Toplumun gündeminde gençlerin yaşadığı buhran ve sebepleri konuşulurken ana akım medya ve siyasetçilerin bu buhranın sebeplerini konuşmaktan bilinçli olarak uzak durduğuna dikkati çeken Ramanlı, "Bu gençler bizim gençlerimiz bu nesil bizim neslimiz. Az önce ifade ettim pek çok insan bunun konuşulmasını istemiyor. Konuşmuyor, konuşturmamaya da gayret gösteriyor. Gidin bakın Anadolu'nun her köşesinde, her kahvesinde bu konu konuşuluyor. Her ev sohbetinde insanlar bundan muzdarip. Her özel görüşmede insanlar bunu ifade ediyor ama gelin görün ki ana akım medyada, aklı başında yazar-çizer takımı ve bu ülkenin, milletinin temsilcisi olmuş siyasetçiler de bu konuyu konuşmaktan imtina ediyor. Bunu gündeme getirmek sanki suç, sanki kabahatmiş gibi davranıyor. Kimin etkisiyle? İşte bu siyasal istismarcıların etkisiyle. Onlar ne yaptıklarını çok iyi biliyorlar. Milli ve manevi değerlerinden yoksun, ailevi bağları zayıflamış bir nesil, bir gençlik, bireyselliğe mahkum edilmiş, kolu-kanadı kırılmış gençlik onlar için ‘kolay av’dır. Bu yüzden onu istiyorlar.” diye konuştu.

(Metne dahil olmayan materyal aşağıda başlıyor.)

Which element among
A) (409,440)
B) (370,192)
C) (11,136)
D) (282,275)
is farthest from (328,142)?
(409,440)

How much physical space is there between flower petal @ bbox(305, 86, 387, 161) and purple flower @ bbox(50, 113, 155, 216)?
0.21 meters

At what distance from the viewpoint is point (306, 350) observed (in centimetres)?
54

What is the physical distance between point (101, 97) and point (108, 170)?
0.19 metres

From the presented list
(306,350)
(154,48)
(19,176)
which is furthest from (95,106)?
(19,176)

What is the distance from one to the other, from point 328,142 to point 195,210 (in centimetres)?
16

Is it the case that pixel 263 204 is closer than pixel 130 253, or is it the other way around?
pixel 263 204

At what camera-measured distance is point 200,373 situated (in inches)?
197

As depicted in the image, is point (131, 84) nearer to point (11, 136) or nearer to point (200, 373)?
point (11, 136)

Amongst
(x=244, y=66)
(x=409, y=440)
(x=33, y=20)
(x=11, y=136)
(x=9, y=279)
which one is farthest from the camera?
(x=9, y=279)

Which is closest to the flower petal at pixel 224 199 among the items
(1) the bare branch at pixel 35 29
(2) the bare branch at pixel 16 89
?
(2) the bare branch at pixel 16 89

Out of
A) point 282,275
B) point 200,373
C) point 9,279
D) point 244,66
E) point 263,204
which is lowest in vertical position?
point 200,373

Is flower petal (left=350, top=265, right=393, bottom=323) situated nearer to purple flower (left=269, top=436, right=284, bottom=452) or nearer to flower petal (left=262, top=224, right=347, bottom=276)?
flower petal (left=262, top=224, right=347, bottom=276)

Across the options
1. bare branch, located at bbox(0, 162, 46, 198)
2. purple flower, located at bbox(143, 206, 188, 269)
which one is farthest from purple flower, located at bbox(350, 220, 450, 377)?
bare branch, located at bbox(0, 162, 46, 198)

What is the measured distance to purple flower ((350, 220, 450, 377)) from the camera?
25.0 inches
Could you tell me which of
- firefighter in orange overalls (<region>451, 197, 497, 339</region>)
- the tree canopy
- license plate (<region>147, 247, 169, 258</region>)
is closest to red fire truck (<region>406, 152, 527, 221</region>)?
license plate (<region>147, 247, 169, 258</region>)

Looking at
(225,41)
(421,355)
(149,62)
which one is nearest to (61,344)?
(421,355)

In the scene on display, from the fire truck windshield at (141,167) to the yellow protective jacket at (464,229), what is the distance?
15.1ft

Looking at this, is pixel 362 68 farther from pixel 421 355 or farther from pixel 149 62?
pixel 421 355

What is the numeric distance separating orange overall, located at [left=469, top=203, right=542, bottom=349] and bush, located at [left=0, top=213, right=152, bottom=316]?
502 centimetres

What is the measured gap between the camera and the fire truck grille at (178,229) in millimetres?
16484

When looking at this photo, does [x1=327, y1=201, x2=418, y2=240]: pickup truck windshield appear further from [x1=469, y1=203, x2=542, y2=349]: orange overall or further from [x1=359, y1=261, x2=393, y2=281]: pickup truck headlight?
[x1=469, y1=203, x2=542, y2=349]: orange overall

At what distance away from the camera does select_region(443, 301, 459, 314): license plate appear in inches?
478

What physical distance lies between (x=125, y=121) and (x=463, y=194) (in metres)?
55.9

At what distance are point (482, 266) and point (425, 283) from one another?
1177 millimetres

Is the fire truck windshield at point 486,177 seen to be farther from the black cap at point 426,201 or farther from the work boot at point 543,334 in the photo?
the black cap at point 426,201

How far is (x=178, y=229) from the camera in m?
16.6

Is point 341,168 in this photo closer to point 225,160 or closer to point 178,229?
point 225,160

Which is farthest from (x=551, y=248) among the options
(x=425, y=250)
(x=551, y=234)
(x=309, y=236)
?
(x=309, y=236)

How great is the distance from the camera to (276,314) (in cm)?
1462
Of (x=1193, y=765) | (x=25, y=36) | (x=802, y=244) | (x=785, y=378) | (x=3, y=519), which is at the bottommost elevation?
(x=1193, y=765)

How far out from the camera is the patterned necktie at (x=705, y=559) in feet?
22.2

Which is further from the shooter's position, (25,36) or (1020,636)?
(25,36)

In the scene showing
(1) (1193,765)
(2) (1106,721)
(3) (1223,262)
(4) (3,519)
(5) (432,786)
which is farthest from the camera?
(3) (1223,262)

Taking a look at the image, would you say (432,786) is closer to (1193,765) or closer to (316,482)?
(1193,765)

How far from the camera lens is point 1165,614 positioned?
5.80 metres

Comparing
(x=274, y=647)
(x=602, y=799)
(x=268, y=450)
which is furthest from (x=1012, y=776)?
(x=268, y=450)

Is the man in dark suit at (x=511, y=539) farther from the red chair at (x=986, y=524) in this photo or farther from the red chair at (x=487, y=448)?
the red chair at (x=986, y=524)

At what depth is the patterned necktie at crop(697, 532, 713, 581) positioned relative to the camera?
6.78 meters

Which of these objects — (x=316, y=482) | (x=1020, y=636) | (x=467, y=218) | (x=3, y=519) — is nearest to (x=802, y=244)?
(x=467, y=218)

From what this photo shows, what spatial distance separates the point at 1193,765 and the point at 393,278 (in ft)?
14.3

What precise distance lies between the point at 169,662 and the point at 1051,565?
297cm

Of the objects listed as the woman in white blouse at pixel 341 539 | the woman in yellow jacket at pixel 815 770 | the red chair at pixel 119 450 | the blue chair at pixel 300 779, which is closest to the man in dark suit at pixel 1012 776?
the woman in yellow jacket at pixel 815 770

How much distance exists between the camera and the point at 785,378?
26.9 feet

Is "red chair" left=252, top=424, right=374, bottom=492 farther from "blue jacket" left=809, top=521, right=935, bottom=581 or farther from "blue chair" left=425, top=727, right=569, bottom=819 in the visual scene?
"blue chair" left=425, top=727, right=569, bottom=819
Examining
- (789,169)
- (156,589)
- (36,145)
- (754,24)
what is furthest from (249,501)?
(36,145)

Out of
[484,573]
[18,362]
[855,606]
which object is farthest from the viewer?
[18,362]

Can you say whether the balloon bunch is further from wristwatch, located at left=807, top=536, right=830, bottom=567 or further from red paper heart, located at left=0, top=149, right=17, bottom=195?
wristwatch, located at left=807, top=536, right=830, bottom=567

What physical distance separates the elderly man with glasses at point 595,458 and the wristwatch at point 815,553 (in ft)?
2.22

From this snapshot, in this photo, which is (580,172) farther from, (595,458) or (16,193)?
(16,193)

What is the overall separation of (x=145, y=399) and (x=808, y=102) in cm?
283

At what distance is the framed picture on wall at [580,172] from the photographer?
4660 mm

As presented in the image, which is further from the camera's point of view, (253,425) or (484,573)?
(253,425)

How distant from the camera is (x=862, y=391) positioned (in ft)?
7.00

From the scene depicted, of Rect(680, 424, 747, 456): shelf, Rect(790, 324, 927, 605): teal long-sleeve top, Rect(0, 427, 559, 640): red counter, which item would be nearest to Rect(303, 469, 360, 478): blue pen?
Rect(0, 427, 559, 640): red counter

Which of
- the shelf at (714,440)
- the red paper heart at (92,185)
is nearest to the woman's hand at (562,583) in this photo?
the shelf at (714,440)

“Biz, biz olmaya gayret göstereceğiz. Bizi biz yapan manevi değerlerimize sımsıkı sarılacağız”
Manevi değerlerimize sımsıkı sarılarak, aile değerlerimizi güçlendirerek, helale giden yolları açarak ve harama giden yolları da kapatarak bu cendereden çıkış olduğunun altını çizen Ramanlı, “Peki, biz ne istiyoruz? Bizim yeni nesil tahayülümüz nedir? Bunun için mücadele etmeye var mıyız, yok muyuz? İşte buna karar vermemiz gerekiyor. Geçmişte onlarca, belki yüzlerce bu türden facialarla karşı karşıya kaldık. Bu ülke neleri görmedi ki? Ama dönüp bunların sebepleri üzerinden tartışalım, konuşalım, bunların hal çaresine bakalım diyenler sürekli linç edildi. Ve bu toplum gitgide bir çürümeye mahkûm edildi. Bugün o çürümenin sonuçlarını konuşuyoruz. Ne hazindir ki o sebepleri savunanlar, o sebeplerin ortadan kalkmasına adeta set oluşturanlar, bugün o sonuçlar üzerinden tepiniyor. Ve yetkisini kullanmayan, sorumluluğunun gereğini yerine getirmeyenleri suçluyor. O halde yapılacak şey çok basittir. Biz, biz olmaya gayret göstereceğiz. Bizi biz yapan manevi değerlerimize sımsıkı sarılacağız. Aile bağlarımızı, aile değerlerimizi güçlendireceğiz. Helale giden yolları açacağız, harama giden yolları da kapatacağız. Başka türlü bizim bu cendereden çıkışımız mümkün değil.” dedi.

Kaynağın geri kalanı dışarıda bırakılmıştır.